Political direction for Edinburgh

Green councillor Steve Burgess reflects on Edinburgh’s emerging post-election arrangements.

Greens have always valued co-operation and discussion in politics. Traditional tribalism often gets in the way of finding common ground and making things happen. The how of politics matters as well as the what.

So, in the run up to this year’s council elections in Edinburgh we were entirely comfortable with the prospect of listening to and discussing with other parties what would happen after the election dust had settled.

And that is exactly what we have been doing.  Over the last few days, since the election results were declared, our newly-enlarged team of 8 Green councillors has been engaged with other parties in the City Chambers on various post-election scenarios. We have been very ably supported by a wider group drawn from our branch membership and we are guided by a standing-room-only meeting of our branch on the evening of Monday 8 May.

It is a cliche of political negotiation that nothing is ruled out or in.  However, our steer from the wider party has given us some clear boundaries.

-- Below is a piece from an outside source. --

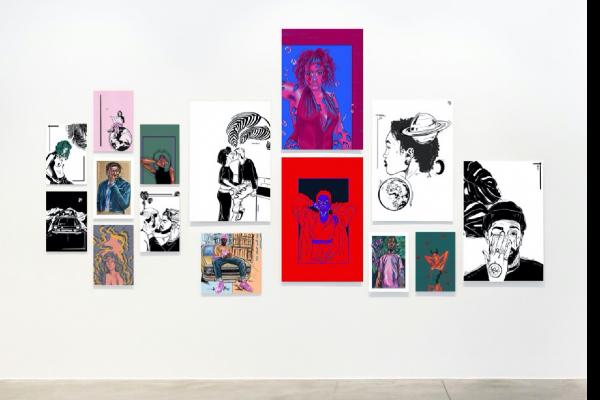 New crowdfunding campaign to champion LGBTQ+ artists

Firstly, that there are significant differences between the Green and the Tory manifestos such that, while dialogue is never rejected, it is hard to see where common ground lies.  Further, the Tories campaigned explicitly and almost exclusively on the issue of Scottish independence in the council elections, begging the question of how serious they are about the vital services which councils provide: schools, social care, transport, housing and all the rest. So an arrangement which involved both Greens and Tories has seemed highly unlikely.

Secondly, that Green councillors stood on a manifesto outlining transformative change for the capital: in housing, transport, social care, community ownership and planning, to take just some examples. Whether or not you agree with all our ideas, it is crucial that this longer term vision is heard within the city chambers in order to set ambitious horizons. That does not always sit comfortably with a role within formal coalition. To do so would also mean that it would be left to the Tories to set an agenda from an increasingly right-wing perspective. Edinburgh needs a radical, green and progressive voice to balance that and to help push policy further than it might otherwise go.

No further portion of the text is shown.